Spatial data with pictures →
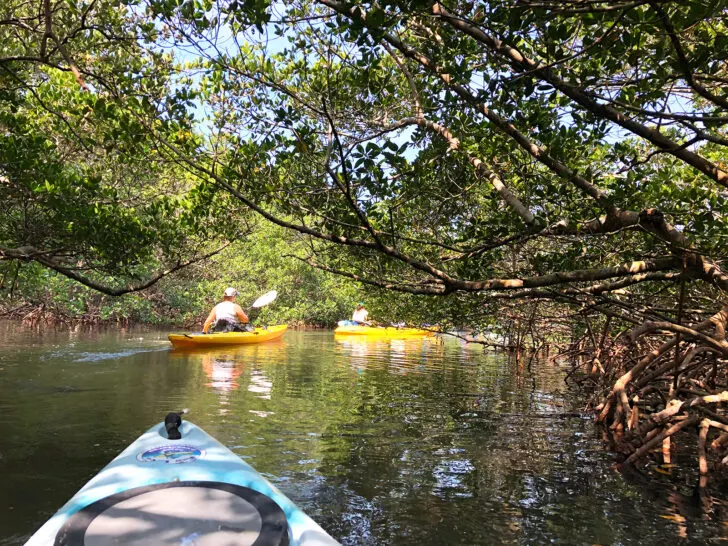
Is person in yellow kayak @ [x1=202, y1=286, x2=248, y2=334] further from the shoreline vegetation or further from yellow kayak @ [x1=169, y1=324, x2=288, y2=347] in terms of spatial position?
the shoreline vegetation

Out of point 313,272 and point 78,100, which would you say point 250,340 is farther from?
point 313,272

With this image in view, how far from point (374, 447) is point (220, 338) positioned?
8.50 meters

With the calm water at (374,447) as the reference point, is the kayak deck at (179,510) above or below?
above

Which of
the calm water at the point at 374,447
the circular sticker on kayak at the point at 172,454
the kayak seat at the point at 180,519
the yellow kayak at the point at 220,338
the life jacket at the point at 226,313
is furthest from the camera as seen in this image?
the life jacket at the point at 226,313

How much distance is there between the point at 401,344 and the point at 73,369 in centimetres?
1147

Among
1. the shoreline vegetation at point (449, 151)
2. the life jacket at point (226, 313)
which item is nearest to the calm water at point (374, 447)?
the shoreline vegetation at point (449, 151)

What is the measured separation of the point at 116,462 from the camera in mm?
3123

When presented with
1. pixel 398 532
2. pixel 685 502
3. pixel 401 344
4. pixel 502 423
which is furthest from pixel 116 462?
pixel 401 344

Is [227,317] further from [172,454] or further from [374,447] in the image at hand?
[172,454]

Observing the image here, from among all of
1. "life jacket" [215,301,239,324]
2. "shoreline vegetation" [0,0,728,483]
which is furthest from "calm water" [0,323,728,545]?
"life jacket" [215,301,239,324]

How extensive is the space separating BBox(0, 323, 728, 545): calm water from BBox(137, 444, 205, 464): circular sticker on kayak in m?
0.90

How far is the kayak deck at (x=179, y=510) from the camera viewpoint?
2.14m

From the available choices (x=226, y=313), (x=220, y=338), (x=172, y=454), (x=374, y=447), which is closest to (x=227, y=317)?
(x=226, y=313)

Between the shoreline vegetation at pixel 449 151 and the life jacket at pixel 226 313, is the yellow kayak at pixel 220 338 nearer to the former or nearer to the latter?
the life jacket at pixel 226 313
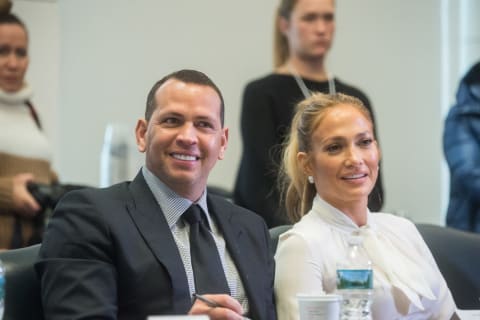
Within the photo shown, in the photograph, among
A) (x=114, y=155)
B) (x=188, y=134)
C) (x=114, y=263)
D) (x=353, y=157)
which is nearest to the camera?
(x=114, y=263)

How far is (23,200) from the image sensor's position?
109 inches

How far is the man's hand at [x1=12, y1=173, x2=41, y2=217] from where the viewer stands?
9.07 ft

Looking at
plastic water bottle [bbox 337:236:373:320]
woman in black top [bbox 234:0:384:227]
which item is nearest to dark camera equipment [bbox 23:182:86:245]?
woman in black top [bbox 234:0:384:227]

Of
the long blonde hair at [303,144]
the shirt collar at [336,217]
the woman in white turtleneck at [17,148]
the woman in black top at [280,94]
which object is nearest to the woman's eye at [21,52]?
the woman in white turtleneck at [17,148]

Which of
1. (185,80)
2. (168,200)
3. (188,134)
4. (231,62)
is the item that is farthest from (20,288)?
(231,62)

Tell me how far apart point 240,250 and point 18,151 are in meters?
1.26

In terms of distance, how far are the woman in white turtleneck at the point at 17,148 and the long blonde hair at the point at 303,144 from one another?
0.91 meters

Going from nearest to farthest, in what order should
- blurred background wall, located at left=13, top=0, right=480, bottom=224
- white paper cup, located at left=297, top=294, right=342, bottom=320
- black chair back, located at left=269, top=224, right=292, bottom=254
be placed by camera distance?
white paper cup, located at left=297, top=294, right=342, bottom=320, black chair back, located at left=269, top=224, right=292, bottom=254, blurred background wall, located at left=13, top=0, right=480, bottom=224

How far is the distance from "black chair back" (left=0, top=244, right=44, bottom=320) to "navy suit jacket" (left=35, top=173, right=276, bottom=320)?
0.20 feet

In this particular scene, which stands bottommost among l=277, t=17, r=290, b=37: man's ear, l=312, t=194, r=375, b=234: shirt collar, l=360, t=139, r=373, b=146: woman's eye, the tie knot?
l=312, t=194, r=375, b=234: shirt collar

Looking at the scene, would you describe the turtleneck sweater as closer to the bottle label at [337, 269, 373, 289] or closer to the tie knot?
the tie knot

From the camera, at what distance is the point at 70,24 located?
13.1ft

PROBLEM TO WORK ON → Return the lines above, from the one containing "How far is the distance" to the end, exactly as they stand.

TASK ANSWER →
How far is the distance from "black chair back" (left=0, top=244, right=44, bottom=320) to "navy suit jacket" (left=35, top=173, right=276, bottom=320)?
0.20 feet

In this particular scene, which stands bottommost among l=277, t=17, r=290, b=37: man's ear, l=312, t=194, r=375, b=234: shirt collar, l=360, t=139, r=373, b=146: woman's eye, the tie knot?
l=312, t=194, r=375, b=234: shirt collar

Looking at the scene, would you describe the turtleneck sweater as closer to the bottle label at [337, 269, 373, 289] or closer to the tie knot?
the tie knot

From the camera, at what distance is the point at 70,24 located?
13.1ft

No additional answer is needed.